Geretsried - Angehörige erreichen eine 50-Jährige nicht mehr und alarmieren die Polizei. Wenig später wird die Frau tot in ihrer Wohnung gefunden.

Am frühen Samstagmorgen, den 12. September 2026, wurde der Leichnam einer 50-Jährigen in einer Wohnung eines Mehrparteienhauses in Geretsried (Landkreis Bad Tölz-Wolfratshausen) aufgefunden. Die Kriminalpolizeiinspektion Weilheim hat laut Informationen der Polizei umfangreiche Ermittlungen aufgenommen. Es ergaben sich Hinweise auf ein Gewaltverbrechen und Verdachtsmomente gegen den früheren Lebensgefährten der Getöteten. Dieser wurde noch im Laufe des Samstags festgenommen und befindet sich nun in Untersuchungshaft.

Am späten Freitagabend, den 11. September 2026, wurde der Polizeiinspektion Geretsried von Angehörigen einer 50-jährigen Frau aus Geretsried mitgeteilt, dass man sich Sorgen mache, da man sie nicht mehr erreicht hatte. Eine Streifenbesatzung begab sich kurz darauf zur Wohnadresse der Frau. Dort konnte ein Leichnam aufgefunden werden – es ergaben sich erste Hinweise auf ein mögliches Gewaltverbrechen.

Noch in den frühen Morgenstunden übernahm das zuständige Fachkommissariat 1 für Tötungsdelikte der Kriminalpolizeiinspektion Weilheim, unter Sachleitung der Staatsanwaltschaft München II, vor Ort umfangreiche Ermittlungen. Hierbei unterstützen das Fachkommissariat für Spurensicherung, Streifenbesatzungen umliegender Polizeidienststellen sowie Kräfte der Bereitschaftspolizei und des Einsatzzuges der Zentralen Ergänzungsdienste Murnau.
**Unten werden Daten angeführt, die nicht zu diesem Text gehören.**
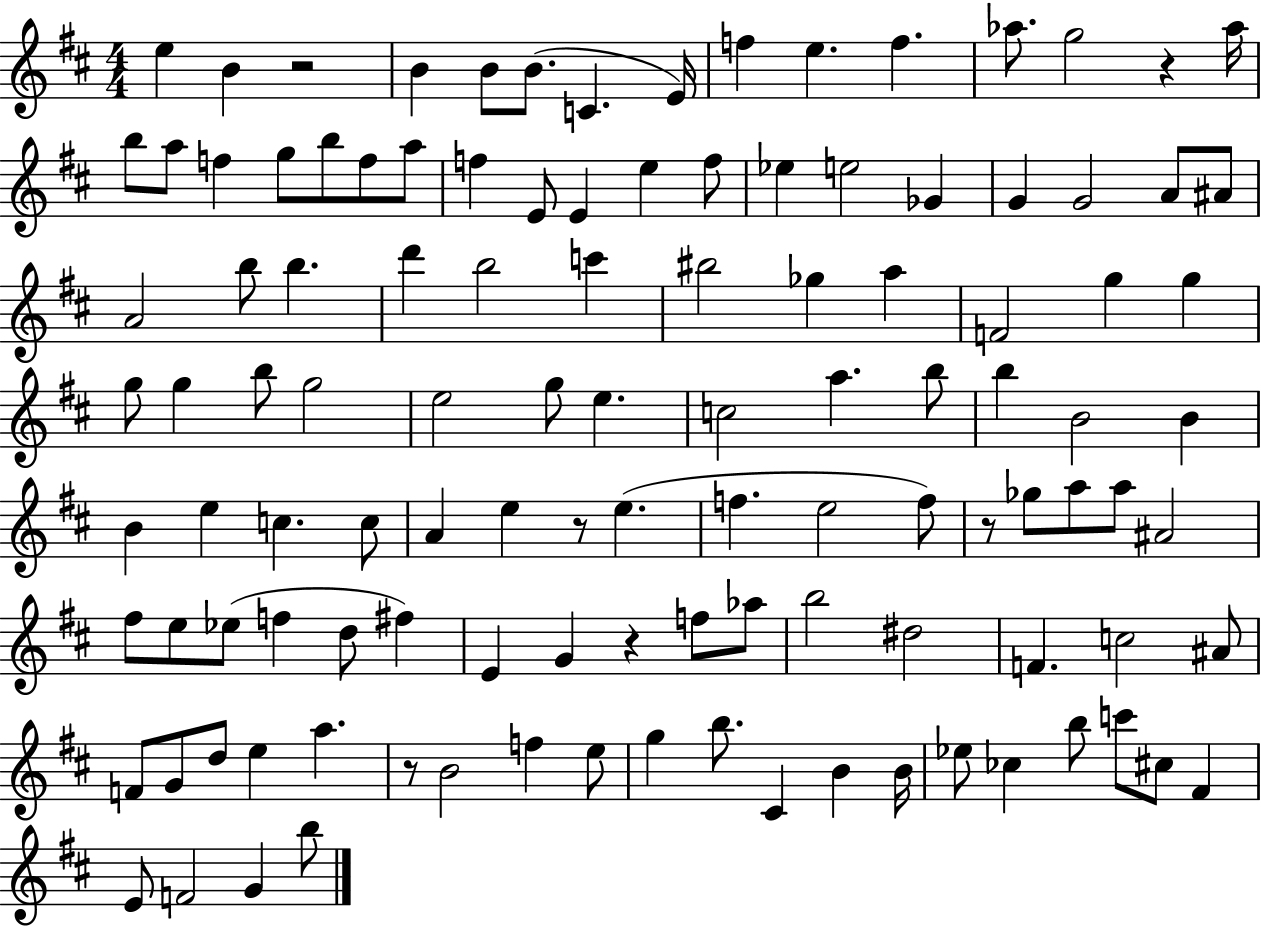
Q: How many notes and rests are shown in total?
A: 115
Der Verdacht, dass die 50 Jahre alte Frau einem Gewaltverbrechen zum Opfer gefallen war, bestätigte sich nach erfolgter Identifizierung und Obduktion des Leichnams durch das Institut für Rechtsmedizin München am Samstagnachmittag (12. September 2026).
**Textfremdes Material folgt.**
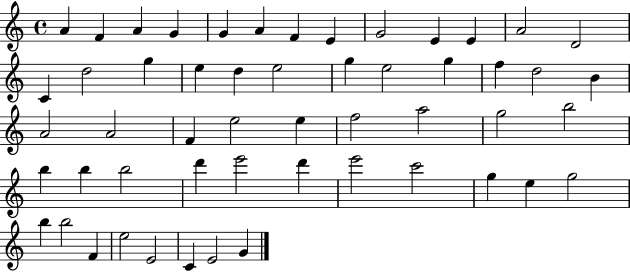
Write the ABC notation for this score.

Im Laufe des gestrigen Samstags ergaben sich konkrete Verdachtsmomente gegen einen 32-jährigen Mann, bei dem es sich nach derzeitigen Erkenntnissen um den früheren Lebenspartner der Getöteten handeln soll.

Die sachleitende Staatsanwaltschaft stellte auf Grund des vorliegenden Sachverhalts Haftantrag gegen den dringenden Tatverdächtigen. Dieser wurde am heutigen Sonntag, den 13. September 2026, zur Klärung der Haftfrage dem zuständigen Ermittlungsrichter beim Amtsgericht München vorgeführt, welcher die Untersuchungshaft anordnete. Der Mann wurde anschließend eine Justizvollzugsanstalt überstellt.

Der genaue Tathergang, Hintergründe und Motiv sind nun Gegenstand der laufenden kriminalpolizeilichen Ermittlungen.

Dieser Artikel wurde am 13. September um 20.00 Uhr aktualisiert.